BACKGROUND OF THE INVENTION
[0003] In the meat production industry, accurate and automatic
in-line fat analysis technology has long been desired for the
processing of ground meat. In the experience of these inventors,
producers of ground meat currently must halt production at regular
intervals so that ground meat samples can undergo laboratory
analysis to determine the ratio of fat-to-lean in the ground meat
product that is being produced. This type of sampling decreases the
overall efficiency of a production line and increases operating
costs. Time consuming adjustments also must be made periodically,
which adjustments further decrease production line efficiency.
Moreover, accuracy suffers since line sampling is a relatively
inaccurate way to determine quality of a non-homogeneous product, a
product that can change dramatically in quality in a very short
period of time. Such sampling is absolutely required in order to
verify the fat content of incoming meat trimmings and to verify the
fat content of the final ground meat product. What is needed is a
system and method for providing accurate in-line analysis for
ground meat production which eliminates the need for regular
product sampling and eliminates the need to stop or slow down
production.
[0004] Accordingly, it is an object of the present invention to
provide a new and useful production meat analysis system and method
that provides for the accurate in-line analysis of ground meat
product during production. It another object of the present
invention to provide such a system and method that utilizes sensors
and computer algorithms to provide accurate in-line analysis for
the ground meat. It is still another object of the present
invention to provide such a system and method that utilizes near
infrared technology to sense and measure fat, protein and moisture
contents and the temperature of fresh and frozen ground meat. It is
yet another object of the present invention to provide such a
system and method that provides for such sensing with non-contact
technology and which is insensitive to ambient lighting, relative
humidity, temperature and pass height variations. It is still
another object of the present invention to provide such a system
and method that provides for fast and stable drift-free operation.
It is yet another object of the present invention to provide such a
system and method that requires a minimal number of elements and a
minimal number of steps to utilize. It is still another object of
the system and method of the present invention to provide such a
system that incorporates a visual display for the user, which
display provides the user with critical real-time information as
well as historical data concerning ground meat production for any
given batch.
SUMMARY OF THE INVENTION
[0005] The production meat analysis system and method of the
present invention has obtained these objects. It provides for a
calibrated near infrared (NIR) spectroscopic sensor that is capable
of providing electronic data signals that are proportional to the
percentages of fat, moisture, and protein, as well as temperature,
of a batch as measured by the sensor at any instant in time. It
also provides for a weigh conveyor situated below the sensor and
having a load cell and position encoder that are capable of
providing a calibrated electronic pulse for every unit of weight
passing over the conveyor belt. It also provides for a computer
having the capability to accept data inputs from the weigh conveyor
and spectroscopic sensor and running a software program that
continuously calculates the accumulated weighted average of the
instantaneous constituent measurements.
[0006] The system and method of the present invention provides a
means for determining the percentage fat contained in a production
lot of ground meat product immediately following the meat
pre-grinding process. During use, the system is located at the
output of a production meat pre-grinder such that the ground meat
passes over the belt of the weigh conveyor and through the
detection field or range of the NIR sensor. During this process,
percent constituent readings for fat, moisture and protein are
recorded for each unit weight pulse. The cumulative weighted
average for each constituent is calculated for each unit weight and
recorded and displayed on the computer screen as the process
continues without stoppage or interruption.

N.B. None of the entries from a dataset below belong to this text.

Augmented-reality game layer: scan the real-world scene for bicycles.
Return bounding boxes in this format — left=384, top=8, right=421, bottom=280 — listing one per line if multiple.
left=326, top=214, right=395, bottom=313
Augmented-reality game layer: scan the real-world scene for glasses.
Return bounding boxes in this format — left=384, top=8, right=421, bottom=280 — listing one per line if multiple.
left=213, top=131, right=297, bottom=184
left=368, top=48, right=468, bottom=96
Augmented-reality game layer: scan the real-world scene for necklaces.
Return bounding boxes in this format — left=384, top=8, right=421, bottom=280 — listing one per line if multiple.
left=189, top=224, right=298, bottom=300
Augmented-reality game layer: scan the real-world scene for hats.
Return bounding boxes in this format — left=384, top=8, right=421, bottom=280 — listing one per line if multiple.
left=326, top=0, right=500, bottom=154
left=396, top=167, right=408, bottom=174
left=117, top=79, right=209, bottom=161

[0007] The system and method of the present invention also provides
a means for determining the temperature of the ground meat product
immediately following the meat pre-grinding process, and as it
passes over the belt of the weigh conveyor and through the
detection field or range of the NIR sensor. During this process,
the temperature can be recorded for each unit weight pulse as the
meat product continues to be conveyed to a mixer. In some
applications, it is necessary to chill the meat product to a
certain temperature to aid in the mixing process and in the forming
process following mixing. Chilling is typically accomplished by
CO.sub.2 injection of the meat product at the input end of the
mixer. This cools the meat product to a desired temperature. The
amount of CO.sub.2 injection required depends, however, upon the
upstream temperature and composition of the meat product. If the
meat product is warm, greater amounts of CO.sub.2 injection will be
required. If the meat product is relatively cold, less amounts of
CO.sub.2 injection will be required. The apparatus of the present
invention can be used to optimize, and thus conserve, the amount of
CO.sub.2 injection required on a near-instantaneous basis as the
process continues without stoppage or interruption. The same
apparatus and method can be used when adding steam and pressure to
cook the meat product, thus optimizing heating and pressure
requirements and energy consumption in the same fashion.

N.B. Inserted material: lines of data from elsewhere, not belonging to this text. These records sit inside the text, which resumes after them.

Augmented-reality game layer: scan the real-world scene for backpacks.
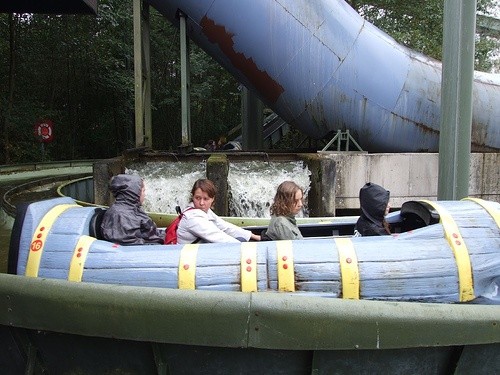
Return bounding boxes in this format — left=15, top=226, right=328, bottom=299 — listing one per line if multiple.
left=164, top=205, right=201, bottom=245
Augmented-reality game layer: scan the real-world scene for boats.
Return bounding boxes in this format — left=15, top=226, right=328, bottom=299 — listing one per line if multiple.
left=7, top=196, right=500, bottom=305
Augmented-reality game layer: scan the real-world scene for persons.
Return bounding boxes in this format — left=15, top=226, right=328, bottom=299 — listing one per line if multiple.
left=171, top=179, right=261, bottom=245
left=206, top=137, right=227, bottom=150
left=100, top=174, right=165, bottom=246
left=354, top=182, right=391, bottom=237
left=262, top=180, right=305, bottom=241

[0008] The foregoing and other features of the present invention
will be apparent from the detailed description that follows.
BRIEF DESCRIPTION OF THE DRAWINGS
[0009] FIG. 1 is a perspective view of a production meat analysis
system, including a calibrated NIR sensor, a weigh conveyor and a
computer and display module, all constructed in accordance with the
present invention.
[0010] FIG. 2 is an enlarged and partially sectioned perspective
view of the weigh conveyor portion of the system shown in FIG.
1.
[0011] FIG. 3 is schematic diagram of the system shown in FIG.
1.
[0012] FIG. 4 is a graphical representation of a batch run that
uses the system and method of the present invention.

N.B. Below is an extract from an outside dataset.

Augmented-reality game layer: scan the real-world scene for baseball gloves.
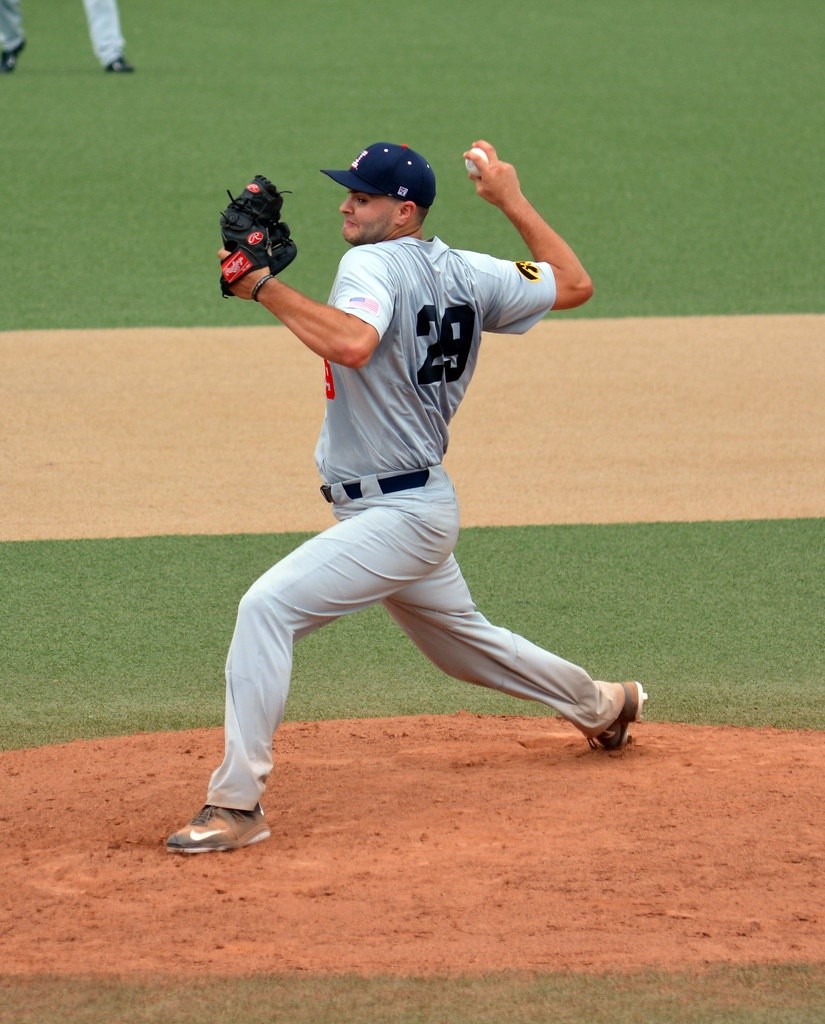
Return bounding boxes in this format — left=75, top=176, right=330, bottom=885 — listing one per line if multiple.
left=216, top=174, right=303, bottom=299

[0013] FIG. 5 is a further enlarged representation of the display
monitor shown in FIG. 1.
[0014] FIG. 6 is the setup screen option as it would be displayed
on the monitor shown in FIGS. 1 and 5.
[0015] FIG. 7 is the diagnostic screen option as it would be
displayed on the monitor shown in FIGS. 1 and 5.
[0016] FIG. 8 is a system schematics screen option as it would be
displayed on the monitor shown in FIGS. 1 and 5.
[0017] FIG. 9 is an alarm screen option as it would be displayed on
the monitor shown in FIGS. 1 and 5.
DETAILED DESCRIPTION
[0018] As alluded to earlier, the fat content of a production batch
of ground meat has traditionally been determined by stopping the
grinding process such that a line worker can take a small sample of
ground meat for laboratory analysis. The time that is necessary to
process the sample in the lab can take several minutes during which
the production process must wait for the lab results before
production can be resumed and corrective action taken to insure
that the final composition of the batch will meet specifications
for percentage fat. Use of the system and method of the present
invention allows the production grinding of ground meat to continue
without interruption. In the experience of these inventors, this
significantly increases the amount of ground meat that can be
produced during a given time on a production line.
[0019] Referring now to the drawings in detail wherein like numbers
represent like elements throughout, FIG. 1 illustrates a
perspective view of one embodiment of the production meat analysis
system, generally identified 10, constructed in accordance with the
present invention. This system is also depicted schematically in
FIG. 3. As shown, the system 10 includes a calibrated near infrared
(NIR) sensor 20 capable of providing electronic data signals
proportional to the percentage fat, moisture, protein and
temperature as measured by the sensor 20 at any instant in time. It
also includes a weigh conveyor 40 having a load cell 42 and
position encoder 44 capable of providing a calibrated electronic
pulse for every unit of weight passing over the conveyor belt 46.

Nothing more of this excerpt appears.